Paramedic who said staff were on brink of suicide 'off duty for his own good'
A paramedic was removed from duty to help his mental health after he warned working conditions were pushing colleagues to the brink of suicide, it has been claimed.
Bosses at the Northern Ireland Ambulance Service (NIAS) took the decision to stand down the paramedic as a "proactive measure".
It came after the disgruntled employee took to Facebook to post a damning assessment of the stress paramedics in Northern Ireland face on a daily basis.
His post, which was shared more than 140 times within hours of it appearing on Facebook, criticised management and unions for the ongoing disparity in pay between staff here compared to their counterparts in Scotland.
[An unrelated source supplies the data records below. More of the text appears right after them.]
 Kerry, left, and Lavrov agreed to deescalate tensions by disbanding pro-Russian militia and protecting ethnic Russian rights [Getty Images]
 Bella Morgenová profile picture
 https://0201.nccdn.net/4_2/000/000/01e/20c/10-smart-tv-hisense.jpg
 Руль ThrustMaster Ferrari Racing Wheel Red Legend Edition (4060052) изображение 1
The devastating post urged bosses to act urgently to address working conditions "before you wake up to a headline some day that will haunt you for the rest of your days".
In a statement NIAS said the move to temporarily remove the paramedic from duty was a standard measure that is put in place when there are concerns about an employee's mental wellbeing.
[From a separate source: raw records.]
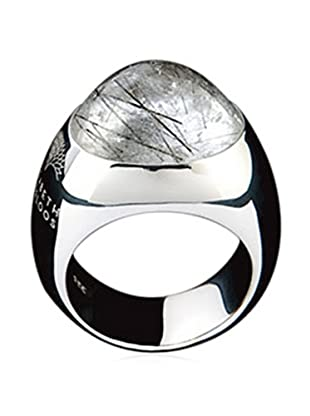 Elisabeth Landeloos Ring Passion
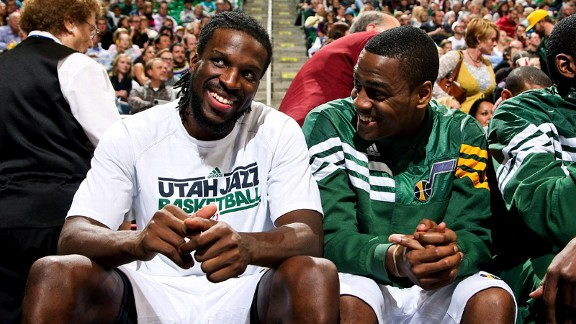 Alec Burks, DeMarre Carroll of the Utah Jazz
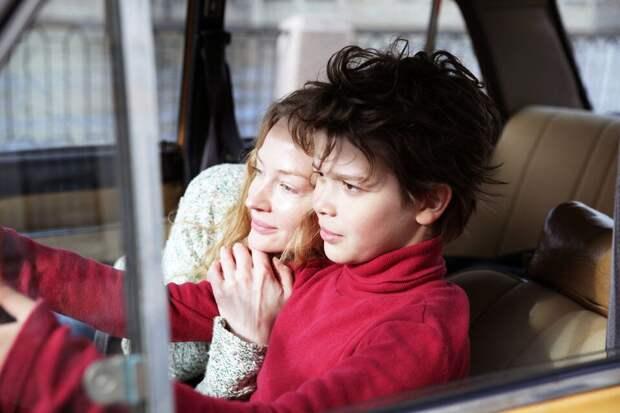 Боевик с Анджелиной Джоли и драма со Светланой Ходченковой: что смотреть в кино на этой неделе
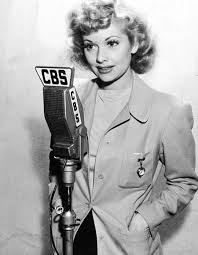Lucille Ball Images Lucille Ball Collection Old Time Radio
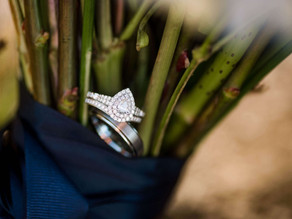 Wedding Planning Tips - What To Start With- Fraser Valley Wedding Photographer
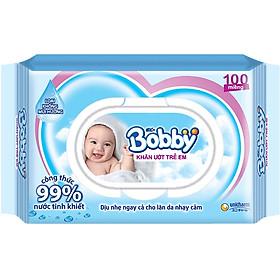 Khăn Ướt Bobby Nắp Nhựa (100 Miếng)-0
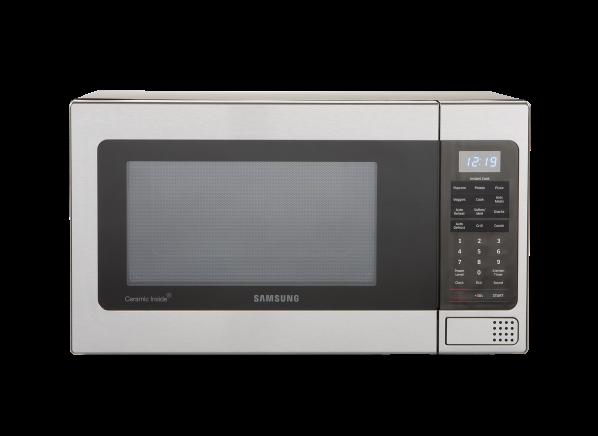Samsung MG11H2020CT microwave oven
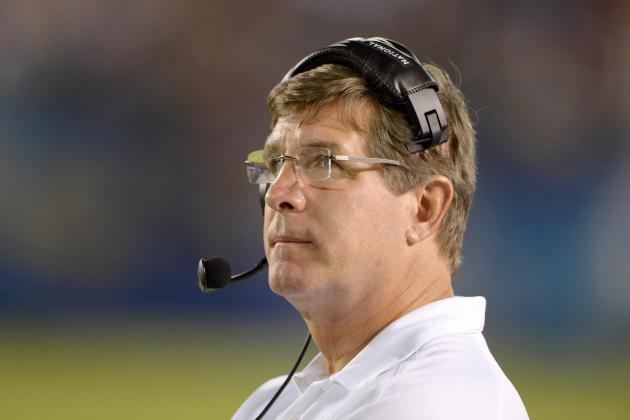 Debate: Is Bill Callahan Calling Plays a Good Idea for Dallas?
It said the measure is used by managers "to support staff following a range of difficult circumstances such as staff having attended a traumatic call or having been assaulted".
A spokesman stressed the term "stand down" was being "wrongly understood to infer a sanction of some form".
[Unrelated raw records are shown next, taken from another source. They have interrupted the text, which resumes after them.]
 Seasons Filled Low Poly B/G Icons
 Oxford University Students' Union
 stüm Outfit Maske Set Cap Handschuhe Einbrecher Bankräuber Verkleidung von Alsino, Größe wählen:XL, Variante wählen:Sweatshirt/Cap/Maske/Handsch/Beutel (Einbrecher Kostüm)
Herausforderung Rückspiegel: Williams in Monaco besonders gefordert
He said that NIAS takes seriously the issue of staff mental health and has a range of programmes that staff are encouraged to use, including an external and confidential assistance programme.
He continued: "The services available under this programme have recently been reviewed, expanded and updated. Staff are also encouraged to approach line managers across the organisation."
The Facebook post, aimed at management and highlighted in yesterday's Belfast Telegraph, was a scathing assessment of the challenges facing paramedics.
"You are walking us into a mental health crisis with your attitude to this and also to our day to day welfare regarding rest periods, late finishes and enforced overtime," it said. "You are haemorrhaging staff as people jump ship to Capita, GP surgeries or just leave before the job kills them.
"Is that what it's going to take for you to sit up and notice the rot beneath your feet?
"We are fathers and mothers, sisters and brothers, daughters, carers, colleagues and friends, and we are sick to the back teeth of your inaction and procrastination.
"Get it sorted or move over and let someone who has an ounce of compassion get the job done for you, before you wake up to a headline someday that will haunt you for the rest of your days."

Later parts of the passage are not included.